Jika dibanding dengan alumni daerah lainnya, Madiun, Magetan, Ngawi, Ponorogo dan sekitarnya termasuk daerah yang aktif mengadakan kegiatan pertemuan alumni. Dalam setiap tahunnya, saya sudah tiga kali menghadiri acara pertemuan alumni yang dikemas dalam acara haul pendiri pesantren Mbah Yai Chozin.
Awalnya pertemuan tahunan seperti ini hanya sebatas daerah sana saja tanpa sepengetahuan dan konfirmasi dari induk pesantren sebagai penaung dari para alumni tersebut. Pihak induk maupun pesantren sebatas mendengar kalau di daerah sana ada aktifitas pertemuan. Sehingga tidak melibatkan pengurus maupun pengasuh pesantren.
Dan pada sebuah pertemuan awal atau tepatnya tiga tahun lalu saya beserta rombongan dari induk dapat undangan untuk menghadiri acara tahunan alumni di daerah Ngawi. Dari situlah kemudian menghasilkan kesepakatan bersama bahwa pertemua alumni pesantren subulul huda persen perlu diatur lebih baik dan melibatkan semua jaringan alumni seluruhnya beserta pengurus dan pengasuh.
Selain itu poin yang paling menohok adalah dalam tiga tahun sekali pertemuan alumni seluruhnya bertempat di induk atau pesantren. Jadi dua tahun berturut-turut pihak pengurus menghadiri kegiatan alumni di daerah sementara tahun ke tiga alumni datang ke pondok untuk menghadiri acara mubes alumni sekaligus haul mbah Yai Chozin.
Sehingga dengan demikian ada nilai ikatan batin antara pesantren dan alumni, khususnya bagaimana memikirkan keterlanjutan dari pesantren sekaligus ikut andil dalam mengembangkan dan membesarkan pesantren. Sebab bagaimanapun juga alumni adalah ruh hidupnya pesantren.
Dua tahun lalu ketika saya memberikan sambutan dihadapan alumni membuat semacam tugas dan PR bagi mereka. Tugasnya sebenarnya tidak terlalu rumit.
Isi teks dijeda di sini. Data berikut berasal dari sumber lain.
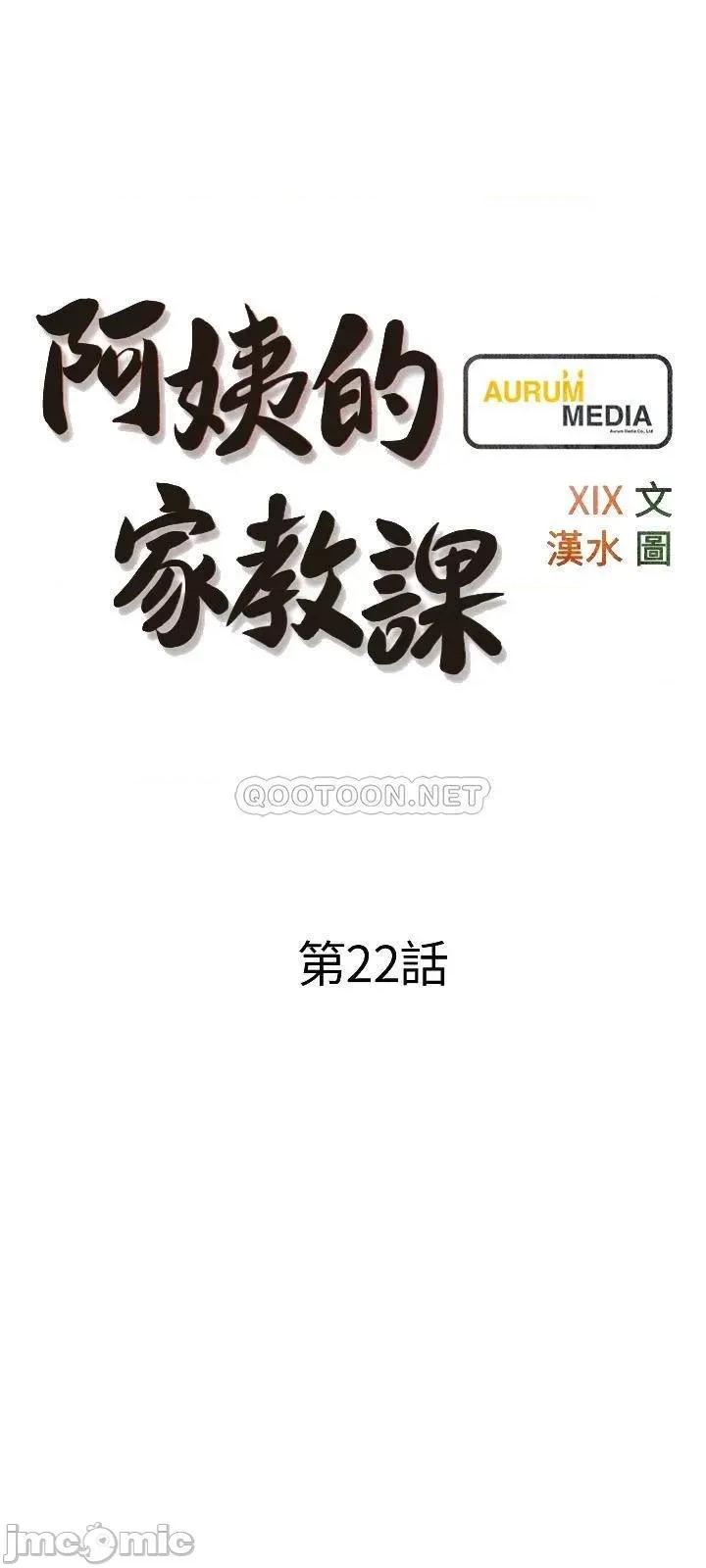 阿姨的家教课 阿姨的家教课_第22话_-_偷偷来的快感 第6页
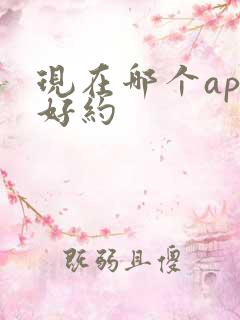 现在哪个app好约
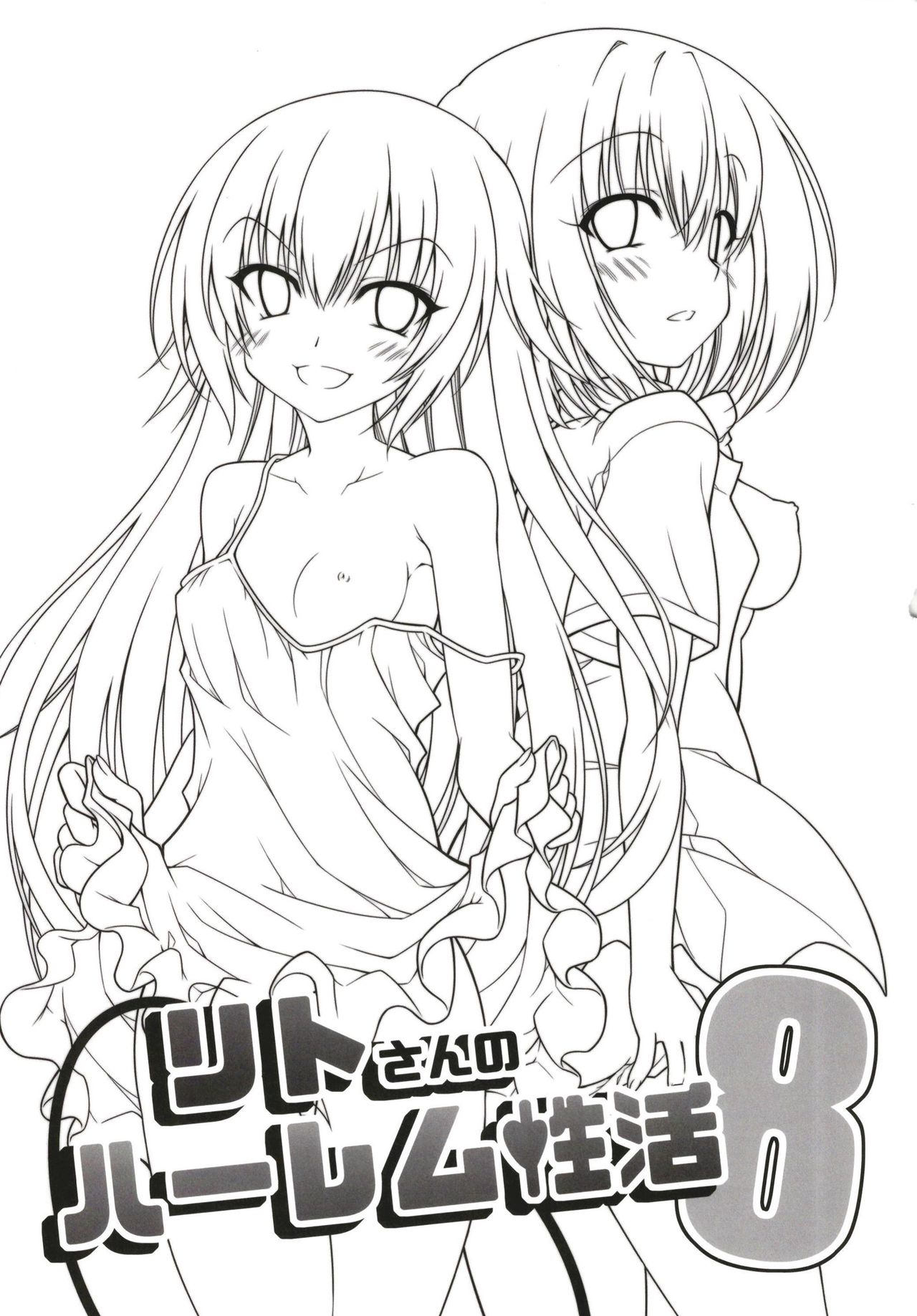 (C97) [BBG (Aoi Mikan)] Rito-san no Harem Seikatsu 8 (To LOVE-Ru Darkness) image number 2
Hanya membutuhkan kemauan kuat dari pada alumni yaitu agar anak-anak alumni paling tidak ada satu atau dua dari anak mereka bisa merasakan pendidikan di pesantren Subulul Huda. Intinya mengisi pesantren yang sekarang ini bisa dikatakan telah banyak ditinggalkan generasi alumni.
Mengikuti trend pesantren lainnya malah lebih tegas lagi “wajib” hukumnya menyantrikan anak alumni ke pesantren. Dan saya lihat memang ada yang berhasil ada pula yang biasa-biasa saja. Di sini pun juga demikian selama tiga tahun saya mengikuti acara pertemuan alumni dan setiap memberikan sambutan selalu menekankan hal tersebut ternyata belum berhasil mengarahkan anak-anak alumni untuk nyantri di pondok sini.
Terakhir pertemuan kemarin di Madiun, permasalahannya kadang malah timbul dari orang tua mereka sendiri terutama dari pihak ibu yang konon tidak tega memisahkan anak untuk menuntut ilmu jauh ke Banyuwangi. Meski sebenarnya ini persoalan lumrah yang ada sejak zaman dulu, namun zaman now seperti sekarang ini mengarahkan seseorang untuk lebih protektik mengawasi anak ketimbang mengikhlaskan anak untuk menuntut ilmu walau jauh nan disana.
Kekuatiran lainnya adalah ketika anak tidak kerasan. Orang tua pasti harus bolak-balik ke pesantren. Jarak yang jauh inilah yang bahasa jawanya awang-awangen oratua untuk mengikhlaskan anak belajar ke pesantren sini. Kasus seperti ini memang sempat terjadi empat tahun lalu ketika ada salahsatu alumni Madiun menyantrikan anaknya kesini. Dalam sebulan saja orang tua harus bolak-balik ke pesantren antara mempertahankan atau mencabut pulang. Yang pada akhirnya hanya bertahan setengah tahun setelah melewati cobaan dan mencoba-coba ternyata tetap dan menyerah pulang.